Margaret Somerville, internationally known bioethicist and Professor of Bioethics at the University of Notre Dame Australia’s school of medicine, has spent over four decades researching and writing on the issue of euthanasia. Professor Somerville latest essay outlines the well traversed playbook of euthanasia activists around the world in this time. It always begins with claims that if legalised, euthanasia will only be rarely used and only as a last resort. Secondly they claim that it will not open up slippery slopes.
“The normalisation of euthanasia and its frequent use, also opens up the unavoidable ‘logical slippery slope’, that is, once euthanasia is legalised ,the situations in which it is available rapidly expand.”
Nowhere is this more evident than in Canada, where the practice was first legalised in September 2016. It has now evolved from originally allowing people with a grievous and irremediable medical condition, whose death was reasonably foreseeable to request euthanasia or assisted suicide. This law was amended in 2021 to remove the requirement that death be reasonably foreseeable, and as of March 2023, people whose suffering is caused solely by mental illness will be able to apply as well.
This new frontier – which allows people with mental illnesses only – to access euthanasia and assisted suicide, calls into question the role of those who clinically care for people with mental illnesses. Up until the present time, it could be argued that the entire reason for the existence of their profession was to prevent suicides; to provide patients with mental health problems holistic care and best meet the mental health and emotional needs of patients.
The American Psychiatric Association issued a position statement in 2016:
“A psychiatrist should not prescribe or administer any intervention to a non-terminally ill person for the purpose of causing death.”

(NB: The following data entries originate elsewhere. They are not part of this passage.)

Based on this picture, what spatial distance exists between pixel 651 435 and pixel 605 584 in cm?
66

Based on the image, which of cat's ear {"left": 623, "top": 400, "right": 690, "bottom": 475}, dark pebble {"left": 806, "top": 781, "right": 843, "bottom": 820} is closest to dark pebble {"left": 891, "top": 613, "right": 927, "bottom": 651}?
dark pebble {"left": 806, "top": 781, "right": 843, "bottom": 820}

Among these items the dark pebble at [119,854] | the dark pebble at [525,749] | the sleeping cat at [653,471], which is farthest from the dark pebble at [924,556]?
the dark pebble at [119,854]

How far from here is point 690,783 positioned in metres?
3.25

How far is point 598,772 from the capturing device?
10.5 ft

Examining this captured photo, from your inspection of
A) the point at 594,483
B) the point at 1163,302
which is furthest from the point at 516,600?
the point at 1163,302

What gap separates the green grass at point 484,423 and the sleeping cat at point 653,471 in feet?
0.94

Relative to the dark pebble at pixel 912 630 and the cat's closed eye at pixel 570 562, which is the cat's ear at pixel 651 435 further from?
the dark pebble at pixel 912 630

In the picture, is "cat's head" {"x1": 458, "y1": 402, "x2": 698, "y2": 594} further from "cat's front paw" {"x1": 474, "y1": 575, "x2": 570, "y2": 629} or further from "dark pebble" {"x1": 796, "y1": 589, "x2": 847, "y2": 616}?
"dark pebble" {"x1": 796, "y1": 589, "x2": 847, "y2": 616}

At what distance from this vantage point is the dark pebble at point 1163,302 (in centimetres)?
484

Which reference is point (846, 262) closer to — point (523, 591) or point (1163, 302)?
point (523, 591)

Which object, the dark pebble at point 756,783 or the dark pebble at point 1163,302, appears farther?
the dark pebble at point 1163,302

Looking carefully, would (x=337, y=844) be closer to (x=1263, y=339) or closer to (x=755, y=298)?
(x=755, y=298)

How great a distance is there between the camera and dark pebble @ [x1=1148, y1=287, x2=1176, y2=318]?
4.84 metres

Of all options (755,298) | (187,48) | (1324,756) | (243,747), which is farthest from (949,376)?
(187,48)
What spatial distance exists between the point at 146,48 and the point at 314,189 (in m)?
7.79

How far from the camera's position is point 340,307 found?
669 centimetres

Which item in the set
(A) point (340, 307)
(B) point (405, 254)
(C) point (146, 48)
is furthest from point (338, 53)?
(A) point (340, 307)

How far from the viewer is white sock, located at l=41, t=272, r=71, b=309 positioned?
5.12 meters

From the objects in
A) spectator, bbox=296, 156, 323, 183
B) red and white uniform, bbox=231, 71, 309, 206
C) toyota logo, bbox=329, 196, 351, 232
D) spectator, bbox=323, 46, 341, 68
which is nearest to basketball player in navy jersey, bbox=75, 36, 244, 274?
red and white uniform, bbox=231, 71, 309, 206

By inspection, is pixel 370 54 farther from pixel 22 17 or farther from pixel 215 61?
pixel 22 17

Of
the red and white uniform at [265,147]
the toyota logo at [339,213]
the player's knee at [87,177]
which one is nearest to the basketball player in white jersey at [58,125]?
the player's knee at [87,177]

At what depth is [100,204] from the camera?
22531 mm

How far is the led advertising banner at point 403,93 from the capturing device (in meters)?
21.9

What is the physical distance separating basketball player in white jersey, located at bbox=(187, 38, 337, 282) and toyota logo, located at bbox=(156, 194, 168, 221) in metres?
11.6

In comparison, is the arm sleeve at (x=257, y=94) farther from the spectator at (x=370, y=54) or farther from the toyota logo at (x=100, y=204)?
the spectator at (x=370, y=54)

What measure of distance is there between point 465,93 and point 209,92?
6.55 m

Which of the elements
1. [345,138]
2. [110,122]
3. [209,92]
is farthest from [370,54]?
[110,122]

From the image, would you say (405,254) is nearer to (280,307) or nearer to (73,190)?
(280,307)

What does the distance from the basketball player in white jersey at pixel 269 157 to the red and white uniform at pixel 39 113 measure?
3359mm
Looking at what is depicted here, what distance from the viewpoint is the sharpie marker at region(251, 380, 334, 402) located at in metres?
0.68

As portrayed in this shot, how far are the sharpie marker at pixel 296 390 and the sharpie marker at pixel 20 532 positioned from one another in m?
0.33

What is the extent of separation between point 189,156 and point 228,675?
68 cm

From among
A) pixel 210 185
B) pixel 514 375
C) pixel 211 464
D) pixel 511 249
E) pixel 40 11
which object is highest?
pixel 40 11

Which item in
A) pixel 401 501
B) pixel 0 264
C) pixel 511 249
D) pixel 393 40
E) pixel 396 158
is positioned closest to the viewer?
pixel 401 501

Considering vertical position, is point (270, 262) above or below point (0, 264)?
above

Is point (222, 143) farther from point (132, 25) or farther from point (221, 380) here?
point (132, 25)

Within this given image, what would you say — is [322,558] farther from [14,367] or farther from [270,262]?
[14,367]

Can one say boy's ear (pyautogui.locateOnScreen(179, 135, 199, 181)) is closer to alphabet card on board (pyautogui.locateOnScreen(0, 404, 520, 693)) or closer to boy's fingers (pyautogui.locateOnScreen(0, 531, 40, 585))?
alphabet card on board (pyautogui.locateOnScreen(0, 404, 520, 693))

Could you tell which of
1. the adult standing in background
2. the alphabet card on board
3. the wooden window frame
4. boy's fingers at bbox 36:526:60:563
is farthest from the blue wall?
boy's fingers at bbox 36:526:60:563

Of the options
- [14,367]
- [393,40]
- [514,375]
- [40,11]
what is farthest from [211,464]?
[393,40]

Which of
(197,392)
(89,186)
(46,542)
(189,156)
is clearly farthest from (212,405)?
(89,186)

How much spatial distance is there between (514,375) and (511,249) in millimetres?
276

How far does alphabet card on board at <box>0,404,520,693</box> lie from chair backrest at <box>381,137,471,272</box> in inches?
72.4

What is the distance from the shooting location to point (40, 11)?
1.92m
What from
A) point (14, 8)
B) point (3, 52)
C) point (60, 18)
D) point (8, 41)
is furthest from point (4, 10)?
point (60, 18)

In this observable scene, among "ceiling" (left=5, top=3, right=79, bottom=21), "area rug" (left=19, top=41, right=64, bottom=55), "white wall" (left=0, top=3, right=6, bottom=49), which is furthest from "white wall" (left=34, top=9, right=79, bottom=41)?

Mark Komrad MD, a leading psychiatrist at Johns Hopkins University, has questioned how the profession can simultaneously be preventing suicides and under the new laws in Canada, also facilitating them?
“This is a profound change in the trajectory of the euthanasia law and the practice of psychiatry for Canada, which is now the largest nation that will soon allow MAID for psychiatric conditions.”
“Bill C-7 and similar laws would represent a terrible shift in the deep ethos of psychiatry. Psychiatrists would have to decide which suicides should be prevented and which should be abetted.”
Dr Komrad examines other jurisdictions that allow euthanasia for mental illness only:
“Currently, several countries, such as Belgium, the Netherlands, Luxembourg and Switzerland, allow patients who are suicidal to receive death by either lethal injection (euthanasia) or a self-administered prescription for lethal medication (assisted suicide). In 2002 Belgium, the Netherlands, and Luxembourg (all 3 collectively known as Benelux) legalised both these practices. Laws in those countries permitted voluntary death for patients whose physical or psychological suffering was unbearable and could not be effectively treated by means that were acceptable to them. A terminal condition was not a necessary criterion.”
“This opened the door for some patients with psychiatric illness to have suicide provided for them, rather than prevented. Now between 100 and 200 patients are euthanized upon request annually between Belgium and the Netherlands.”
Indeed, these same countries are now debating extending their euthanasia regimes to those who feel they have a “completed life” or who are just “tired of living”.
“There is even a discussion of medicalizing euthanasia by providing lethal pills over the counter. Pegasos, a Swiss voluntary assisted dying association based in Basel, currently provides euthanasia for nonmedical suicide tourists.”
The Canadian amendments were the result of intense lobbying by different interest groups, who argued that the exclusion of people with mental illness was discriminatory. The Canadian Psychiatric Association (CPA) was one of those groups lobbying for change. They declared that, in the interests of parity, “[p]atients with a psychiatric illness should not be discriminated against solely on the basis of their disability, and should have available the same options regarding MAID as available to all patients.”
Dr Komrad is correct to sound the alarm. These proposed laws are irresponsible in the extreme and will place people suffering from mental illness in Canada at great risk of wrongful death.